=== TRECHO SELECIONADO ===
Com
uma trama macabra – dentro e fora das telas –, O Corvo, filme dirigido por Alex Proyas se tornou um clássico e uma
referência do gênero de horror desde sua estreia.
A
história do filme foi baseada nos quadrinhos homônimos de James O’Barr. Em
1978, a noiva do cartunista, Beverly, foi morta por um motorista bêbado, e a
partir daí, O’Barr criou sua série em quadrinhos, usando a vingança do
protagonista como um meio de lidar com sua tragédia pessoal.
Mal
sabia O’Barr que a adaptação de sua obra para o cinema também resultaria em
outra tragédia.
O
filme ficou marcado nas páginas negras da história do cinema pelo acidente
ocorrido durante as filmagens, e que resultou na morte precoce de seu
protagonista, o ator Brandon Lee, filho do maior mito das artes marciais no
cinema, Bruce Lee. Em várias cenas ao longo do filme, o personagem de Brandon
era baleado, mas numa delas, uma bala esquecida no cano da pistola encerraria
cedo demais a vida de seu promissor intérprete. Algum tempo após o lançamento
do filme, surgiram rumores de que a tétrica cena em que o ator foi baleado foi
incluída na edição final, embora essa informação jamais tenha sido confirmada
por ninguém envolvido na produção, e realmente seja pouco provável. O ator
Michael Massee, intérprete de Funboy, contou numa entrevista, anos depois, que
foi ele que, sem saber, disparou o tiro que matou Brandon, numa cena em que
seus personagens se confrontam – coincidência ou não, na cena em que o
personagem de Brandon foi assassinado.
Como
a morte do ator aconteceu pouco antes da conclusão das filmagens, eles gravaram
as cenas que faltavam com um dublê, e refizeram a cena do assassinato do personagem,
excluindo o trágico disparo da cena, e aproveitando o aspecto obscuro da
produção, mantiveram seu rosto escondido nas sombras.
===
TAREFAS A REALIZAR:
1) De acordo com o texto sobre O Corvo, por que James O'Barr criou sua série em quadrinhos? Responda em uma a três frases.
2) Dê continuidade ao texto sobre O Corvo a partir da última frase apresentada.
Os itens que vêm a seguir não têm relação com o texto sobre O Corvo.
=== TRECHOS DE DADOS ===
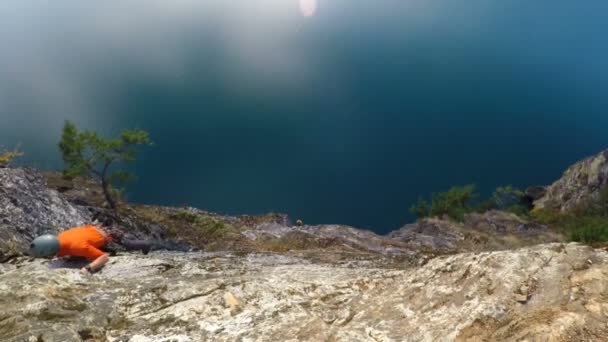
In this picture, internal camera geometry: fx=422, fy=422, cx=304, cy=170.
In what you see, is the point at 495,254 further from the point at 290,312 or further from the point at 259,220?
the point at 259,220

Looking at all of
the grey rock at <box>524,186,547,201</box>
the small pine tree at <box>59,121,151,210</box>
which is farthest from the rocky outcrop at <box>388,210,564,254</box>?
the grey rock at <box>524,186,547,201</box>

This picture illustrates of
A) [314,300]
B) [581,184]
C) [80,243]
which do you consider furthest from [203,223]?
[581,184]

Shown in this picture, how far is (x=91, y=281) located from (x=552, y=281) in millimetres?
13069

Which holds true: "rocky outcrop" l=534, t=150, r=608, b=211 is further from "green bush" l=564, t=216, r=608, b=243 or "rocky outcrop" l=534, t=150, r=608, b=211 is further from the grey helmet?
the grey helmet

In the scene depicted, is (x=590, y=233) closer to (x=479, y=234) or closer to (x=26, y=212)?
(x=479, y=234)

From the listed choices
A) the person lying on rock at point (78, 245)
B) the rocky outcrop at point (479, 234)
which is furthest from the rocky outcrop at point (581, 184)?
the person lying on rock at point (78, 245)

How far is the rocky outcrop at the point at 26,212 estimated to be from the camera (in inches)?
715

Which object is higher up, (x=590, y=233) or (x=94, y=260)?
(x=94, y=260)

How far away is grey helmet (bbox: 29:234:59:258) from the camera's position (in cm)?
1459

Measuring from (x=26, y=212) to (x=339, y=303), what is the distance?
17033mm

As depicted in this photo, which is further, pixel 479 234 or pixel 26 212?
pixel 479 234

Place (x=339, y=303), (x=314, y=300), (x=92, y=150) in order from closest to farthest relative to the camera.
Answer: (x=339, y=303), (x=314, y=300), (x=92, y=150)

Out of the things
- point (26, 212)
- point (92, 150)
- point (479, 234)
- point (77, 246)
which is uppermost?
point (92, 150)

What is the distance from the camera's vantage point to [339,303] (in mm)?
11641
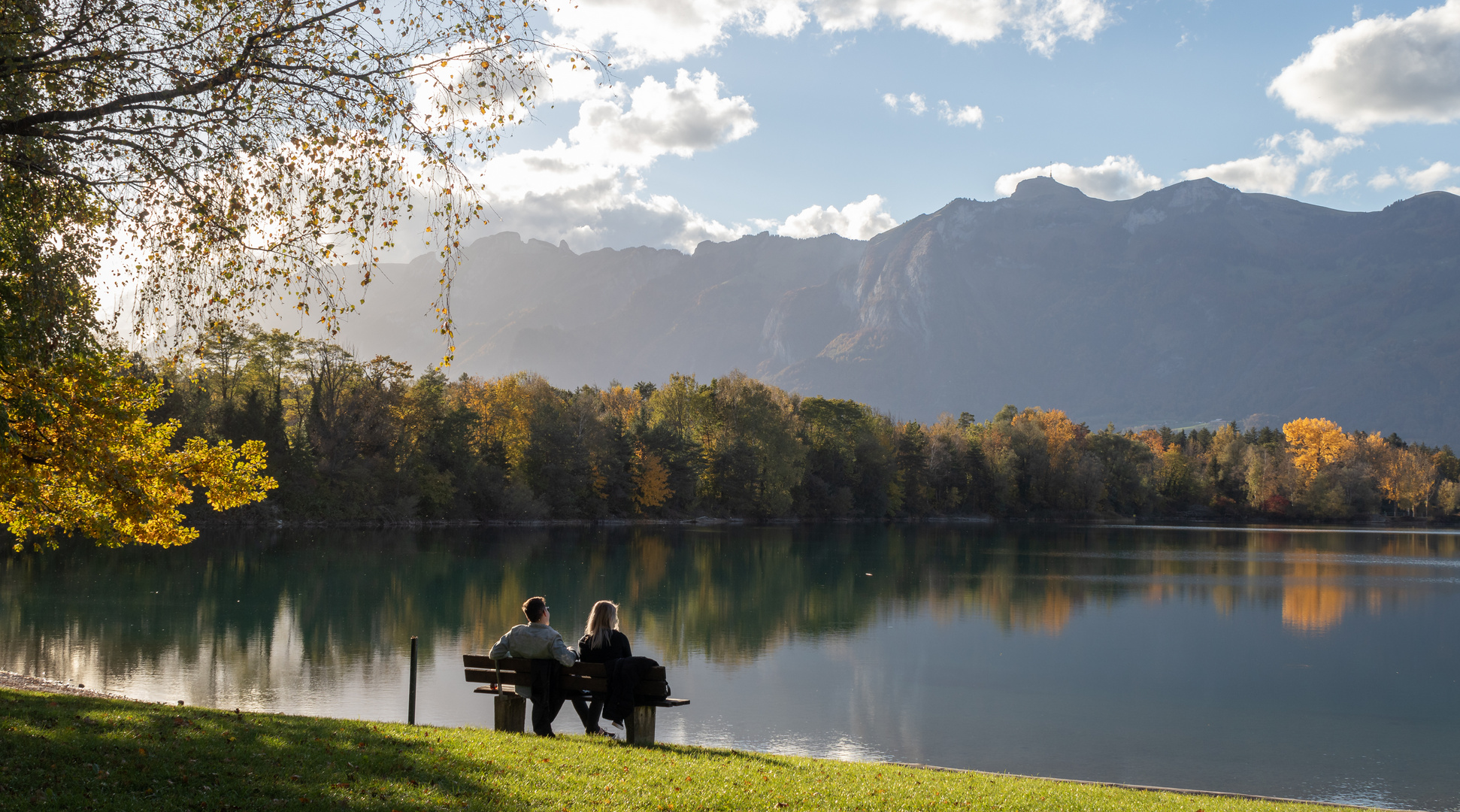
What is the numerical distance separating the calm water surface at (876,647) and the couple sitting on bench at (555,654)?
18.0 ft

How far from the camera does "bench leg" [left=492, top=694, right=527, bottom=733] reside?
11.5 m

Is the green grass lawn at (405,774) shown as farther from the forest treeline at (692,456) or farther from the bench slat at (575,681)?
the forest treeline at (692,456)

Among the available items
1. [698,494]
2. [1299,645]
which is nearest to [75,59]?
[1299,645]

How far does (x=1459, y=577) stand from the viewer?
5069 cm

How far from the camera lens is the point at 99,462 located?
1196cm

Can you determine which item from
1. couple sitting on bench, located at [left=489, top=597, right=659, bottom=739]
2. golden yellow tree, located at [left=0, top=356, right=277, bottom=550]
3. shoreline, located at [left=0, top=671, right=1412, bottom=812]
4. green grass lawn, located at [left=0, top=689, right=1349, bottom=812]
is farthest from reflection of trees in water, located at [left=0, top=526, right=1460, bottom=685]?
couple sitting on bench, located at [left=489, top=597, right=659, bottom=739]

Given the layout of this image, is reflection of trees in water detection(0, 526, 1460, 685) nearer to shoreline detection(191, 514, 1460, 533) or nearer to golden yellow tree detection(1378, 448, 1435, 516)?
shoreline detection(191, 514, 1460, 533)

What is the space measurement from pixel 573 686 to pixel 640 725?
2.81 feet

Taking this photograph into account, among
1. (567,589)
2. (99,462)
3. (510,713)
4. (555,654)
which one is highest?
(99,462)

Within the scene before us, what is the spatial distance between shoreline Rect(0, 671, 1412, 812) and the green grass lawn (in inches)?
18.7

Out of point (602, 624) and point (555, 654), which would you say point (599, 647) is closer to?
point (602, 624)

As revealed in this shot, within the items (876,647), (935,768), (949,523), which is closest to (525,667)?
(935,768)

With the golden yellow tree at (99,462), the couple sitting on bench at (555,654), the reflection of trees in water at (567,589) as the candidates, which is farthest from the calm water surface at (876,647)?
the couple sitting on bench at (555,654)

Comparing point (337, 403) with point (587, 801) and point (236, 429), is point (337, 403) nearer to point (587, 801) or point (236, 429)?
point (236, 429)
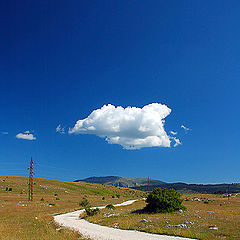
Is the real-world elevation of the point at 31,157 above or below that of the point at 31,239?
above

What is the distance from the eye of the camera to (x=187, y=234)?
19.1 m

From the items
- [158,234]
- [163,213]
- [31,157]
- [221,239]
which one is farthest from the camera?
[31,157]

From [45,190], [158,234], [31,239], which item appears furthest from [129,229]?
[45,190]

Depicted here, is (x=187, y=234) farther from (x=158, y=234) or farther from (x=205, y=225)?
(x=205, y=225)

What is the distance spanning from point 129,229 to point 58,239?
8822 millimetres

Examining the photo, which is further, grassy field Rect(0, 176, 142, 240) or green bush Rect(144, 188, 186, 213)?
green bush Rect(144, 188, 186, 213)

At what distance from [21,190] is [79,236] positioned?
76.9 meters

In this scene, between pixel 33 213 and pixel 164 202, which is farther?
pixel 33 213

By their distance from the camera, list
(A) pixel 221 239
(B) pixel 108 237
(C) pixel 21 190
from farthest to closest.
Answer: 1. (C) pixel 21 190
2. (B) pixel 108 237
3. (A) pixel 221 239

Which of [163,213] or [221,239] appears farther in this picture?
[163,213]

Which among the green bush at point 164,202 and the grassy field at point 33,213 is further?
the green bush at point 164,202

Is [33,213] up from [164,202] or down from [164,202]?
down

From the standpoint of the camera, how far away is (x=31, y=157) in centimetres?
6806

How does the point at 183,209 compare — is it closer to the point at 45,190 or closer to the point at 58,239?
the point at 58,239
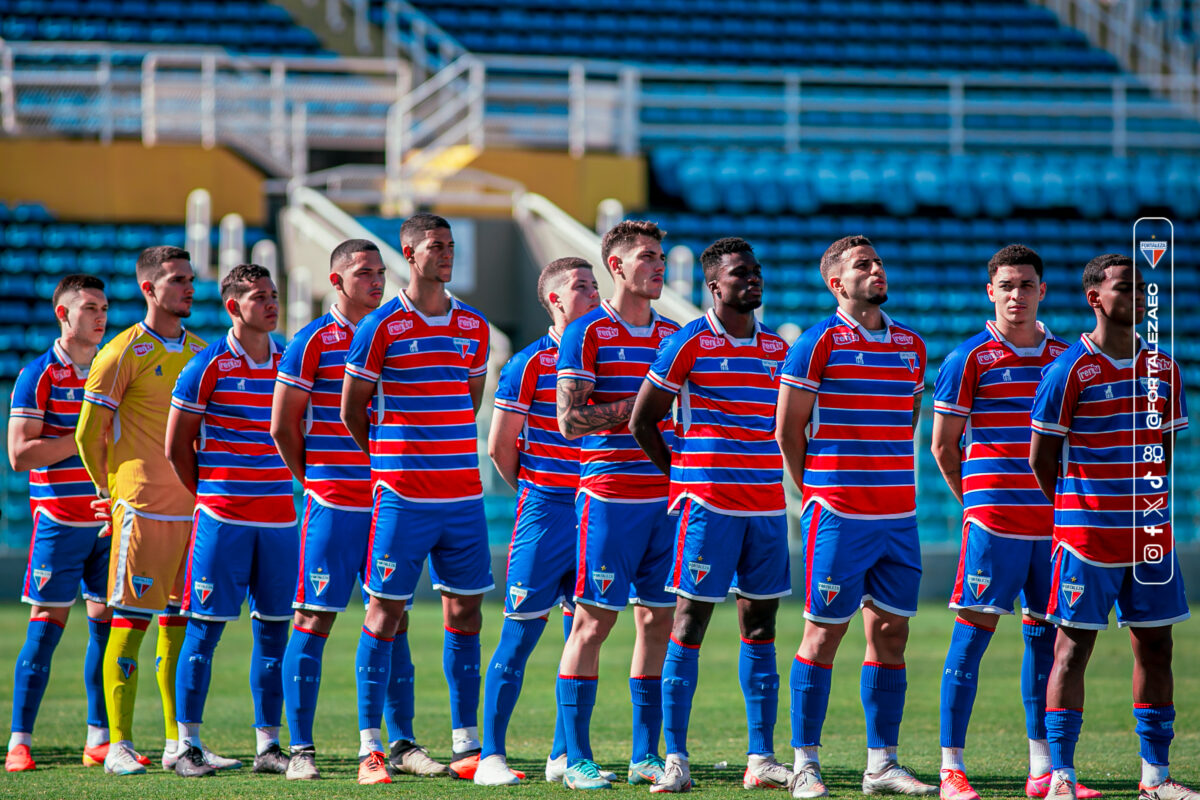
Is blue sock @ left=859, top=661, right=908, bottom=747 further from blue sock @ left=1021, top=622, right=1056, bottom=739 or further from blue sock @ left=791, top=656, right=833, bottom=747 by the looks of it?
blue sock @ left=1021, top=622, right=1056, bottom=739

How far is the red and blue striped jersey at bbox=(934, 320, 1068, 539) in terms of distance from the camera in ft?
19.7

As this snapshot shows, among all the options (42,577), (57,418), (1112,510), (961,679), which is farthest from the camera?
(57,418)

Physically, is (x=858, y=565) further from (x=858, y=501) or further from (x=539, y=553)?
(x=539, y=553)

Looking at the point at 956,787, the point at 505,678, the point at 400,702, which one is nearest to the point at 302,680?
the point at 400,702

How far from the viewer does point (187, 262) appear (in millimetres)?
6941

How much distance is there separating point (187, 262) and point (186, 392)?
0.68m

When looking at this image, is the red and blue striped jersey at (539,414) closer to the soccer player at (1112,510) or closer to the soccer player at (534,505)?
the soccer player at (534,505)

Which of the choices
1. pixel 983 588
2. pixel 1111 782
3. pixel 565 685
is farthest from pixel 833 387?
pixel 1111 782

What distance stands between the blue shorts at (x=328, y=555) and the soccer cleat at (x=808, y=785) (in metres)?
2.03

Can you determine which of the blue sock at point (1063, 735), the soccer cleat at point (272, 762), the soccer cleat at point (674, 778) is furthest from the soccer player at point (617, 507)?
the blue sock at point (1063, 735)

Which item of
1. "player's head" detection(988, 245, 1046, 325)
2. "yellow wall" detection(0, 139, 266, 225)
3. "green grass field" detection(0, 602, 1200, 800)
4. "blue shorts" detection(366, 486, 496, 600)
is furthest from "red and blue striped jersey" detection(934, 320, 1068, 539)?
"yellow wall" detection(0, 139, 266, 225)

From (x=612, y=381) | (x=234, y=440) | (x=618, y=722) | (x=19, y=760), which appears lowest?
(x=618, y=722)

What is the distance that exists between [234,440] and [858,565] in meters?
2.77

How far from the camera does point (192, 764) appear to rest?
641 cm
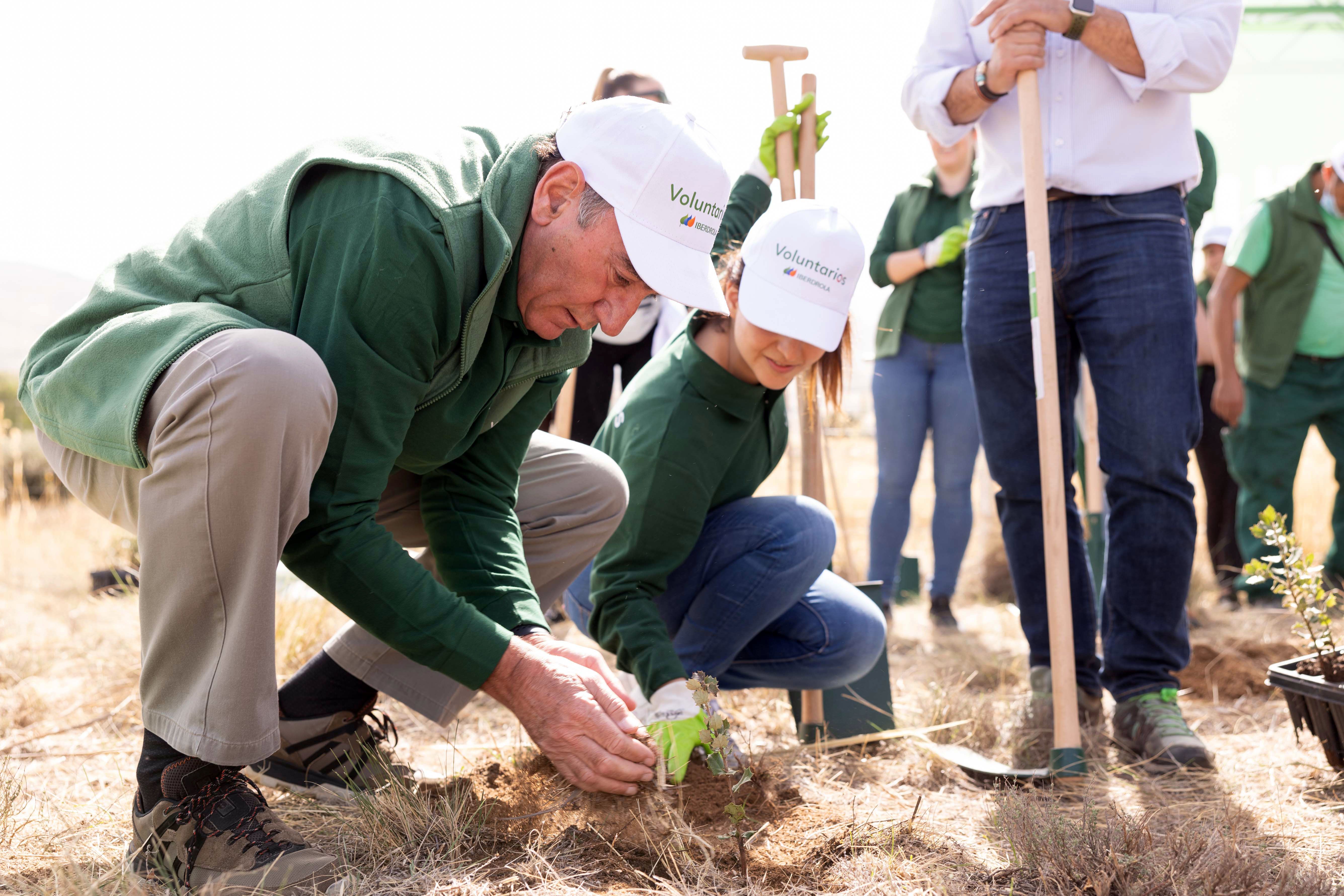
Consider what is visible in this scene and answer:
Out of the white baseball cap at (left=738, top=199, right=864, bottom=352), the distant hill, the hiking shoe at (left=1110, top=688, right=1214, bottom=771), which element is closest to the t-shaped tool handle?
the white baseball cap at (left=738, top=199, right=864, bottom=352)

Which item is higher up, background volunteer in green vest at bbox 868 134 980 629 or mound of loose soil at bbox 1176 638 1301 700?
background volunteer in green vest at bbox 868 134 980 629

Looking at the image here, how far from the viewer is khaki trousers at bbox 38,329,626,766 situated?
1395mm

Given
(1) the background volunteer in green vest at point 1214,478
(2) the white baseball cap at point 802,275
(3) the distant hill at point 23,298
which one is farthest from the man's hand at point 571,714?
(3) the distant hill at point 23,298

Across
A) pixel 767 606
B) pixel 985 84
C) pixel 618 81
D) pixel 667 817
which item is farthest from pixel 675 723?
pixel 618 81

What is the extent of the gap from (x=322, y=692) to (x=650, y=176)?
1.21 m

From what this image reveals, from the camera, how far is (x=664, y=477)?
2148 mm

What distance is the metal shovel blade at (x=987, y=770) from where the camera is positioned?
2.12 meters

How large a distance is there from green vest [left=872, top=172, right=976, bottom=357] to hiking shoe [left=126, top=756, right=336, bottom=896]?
304cm

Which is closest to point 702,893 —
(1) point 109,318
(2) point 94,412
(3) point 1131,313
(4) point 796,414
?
(2) point 94,412

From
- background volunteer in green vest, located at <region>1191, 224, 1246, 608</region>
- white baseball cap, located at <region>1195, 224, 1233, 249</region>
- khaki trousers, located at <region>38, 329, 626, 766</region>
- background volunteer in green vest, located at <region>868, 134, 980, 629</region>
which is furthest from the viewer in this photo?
white baseball cap, located at <region>1195, 224, 1233, 249</region>

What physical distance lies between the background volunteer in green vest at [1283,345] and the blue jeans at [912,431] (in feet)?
4.53

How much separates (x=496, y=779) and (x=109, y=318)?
1052mm

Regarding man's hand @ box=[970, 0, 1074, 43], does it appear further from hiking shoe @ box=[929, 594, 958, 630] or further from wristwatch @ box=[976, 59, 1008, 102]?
hiking shoe @ box=[929, 594, 958, 630]

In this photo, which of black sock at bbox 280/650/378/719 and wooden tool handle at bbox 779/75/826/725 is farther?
wooden tool handle at bbox 779/75/826/725
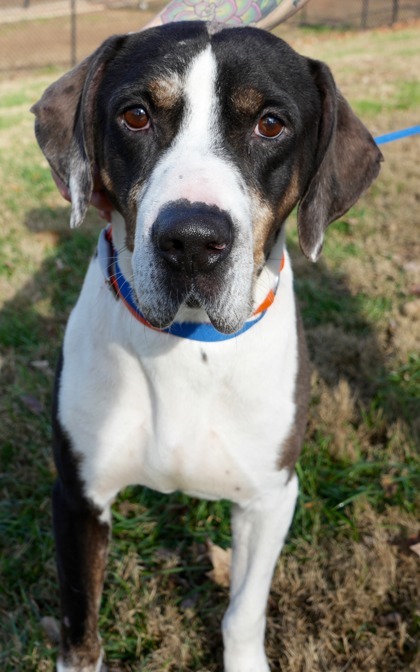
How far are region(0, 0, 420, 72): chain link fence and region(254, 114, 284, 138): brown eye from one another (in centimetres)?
1412

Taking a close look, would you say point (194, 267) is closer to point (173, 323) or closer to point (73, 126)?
point (173, 323)

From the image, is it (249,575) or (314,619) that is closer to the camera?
(249,575)

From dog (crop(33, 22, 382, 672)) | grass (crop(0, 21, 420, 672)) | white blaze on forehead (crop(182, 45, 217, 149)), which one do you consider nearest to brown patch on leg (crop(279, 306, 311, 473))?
dog (crop(33, 22, 382, 672))

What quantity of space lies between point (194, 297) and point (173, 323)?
1.07 ft

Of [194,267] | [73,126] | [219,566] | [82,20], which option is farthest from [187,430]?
[82,20]

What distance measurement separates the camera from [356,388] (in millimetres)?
3852

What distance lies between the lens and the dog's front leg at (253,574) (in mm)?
2471

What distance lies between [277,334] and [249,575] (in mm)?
791

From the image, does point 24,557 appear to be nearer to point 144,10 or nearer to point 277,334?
point 277,334

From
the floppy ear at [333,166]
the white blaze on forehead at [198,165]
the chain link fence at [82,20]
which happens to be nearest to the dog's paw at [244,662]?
the floppy ear at [333,166]

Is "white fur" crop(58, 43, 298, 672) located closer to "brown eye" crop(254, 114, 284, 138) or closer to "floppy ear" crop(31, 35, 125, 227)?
"floppy ear" crop(31, 35, 125, 227)

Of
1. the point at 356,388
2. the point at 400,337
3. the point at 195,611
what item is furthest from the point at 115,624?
the point at 400,337

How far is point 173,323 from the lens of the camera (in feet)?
7.47

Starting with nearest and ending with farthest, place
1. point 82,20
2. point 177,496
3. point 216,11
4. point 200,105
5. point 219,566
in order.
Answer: point 200,105 < point 219,566 < point 216,11 < point 177,496 < point 82,20
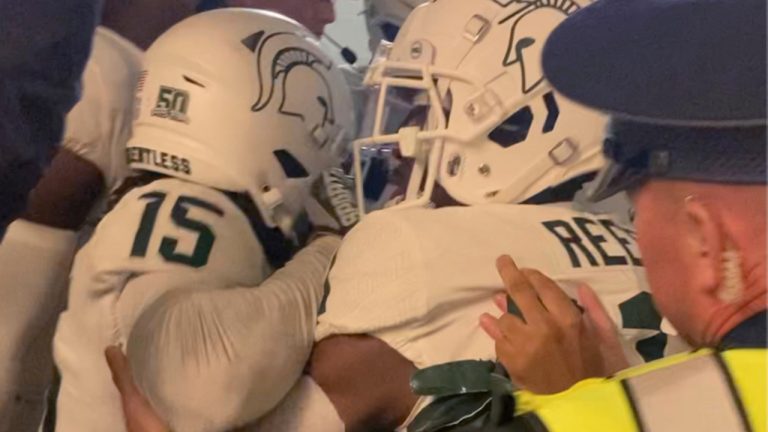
===
PROBLEMAS RESOLVIDOS:
1) Em 1978, a noiva de O'Barr, Beverly, foi morta por um motorista bêbado. A partir daí, ele criou a série, usando a vingança do protagonista como um meio de lidar com essa tragédia pessoal.

2)
Mas
para além da tragédia, o filme também ficou marcado pela impecável
interpretação de Brandon Lee do personagem Eric Draven, o líder de uma banda de
rock que não conseguiu descansar em paz, e precisou retornar dos mortos,
carregado pela fúria, pela dor da injustiça, e pelo eterno amor de Shelly, cujo
sofrimento e morte ele desesperadamente precisava vingar.
Aliás,
o sobrenome do personagem, Draven, é uma referência ao poema de Edgar Allan
Poe, The Raven (O Corvo), que claramente
foi uma das inspirações para a história.
E
embora o enredo do filme não seja exatamente original, nem tenha essa pretensão,
ele cativa tanto pelo universo gótico, quanto pela força e o desejo de justiça do
protagonista, que em alguns momentos beira a insanidade. Mas principalmente, o
filme cativa por Brandon Lee. Sua atuação é simplesmente irrepreensível. Ele
empresta toda a fúria, a melancolia, a força e a sensibilidade necessárias ao
personagem, sem exageros nem omissões. Até a postura escolhida por Brandon para
dar vida ao personagem depois de retornar do túmulo faz lembrar um pássaro: na
maneira de andar, de sentar, de se mover e de se comportar. E o olhar... Ah,
o olhar de Eric Draven, é simplesmente impossível descrever. Ele tem a fúria e
tem a dor, a vítima e o assassino, o anjo e o demônio, o amor e o ódio. Todas
as palavras do mundo podem ser ditas naquele olhar. Uma atuação primorosa, que
infelizmente, uniu Eric Draven, na arte e na morte, para sempre a Brandon Lee.
A
história começa na Devils Night, a noite anterior ao Halloween, em 30 de
Outubro. Logo na abertura, ouvimos a narração da personagem mais jovem no filme, uma menina chamada Sarah, contando a lenda que foi usada que como ponto
de partida na trama:
“As pessoas acreditavam que
quando alguém morria, um corvo carregava sua alma para a terra dos mortos. Mas
quando essa morte envolvia muita dor e injustiça, a alma podia ficar presa no
mundo dos vivos, e, em alguns casos, o corvo podia trazer essa alma de volta
para acertar as coisas”.
Então
somos carregados para a cena de um crime: o loft onde o protagonista, Eric
Draven, personagem de Brandon Lee, e sua noiva, Shelly Webster, foram
brutalmente assassinados por uma gangue de bandidos, na véspera de seu
casamento. Mas é como disse o policial Albrecht: ninguém se casa no Dia das
Bruxas.
O
casal assassinado costumava tomar conta de Sarah, uma menina praticamente
abandonada pela mãe, uma dançarina de boate viciada em drogas. Um ano depois da
tragédia, quando Sarah vai colocar flores no túmulo de Eric e Shelly, ela vê o
corvo se empoleirar sobre a lápide do rapaz, e começar a bicá-la.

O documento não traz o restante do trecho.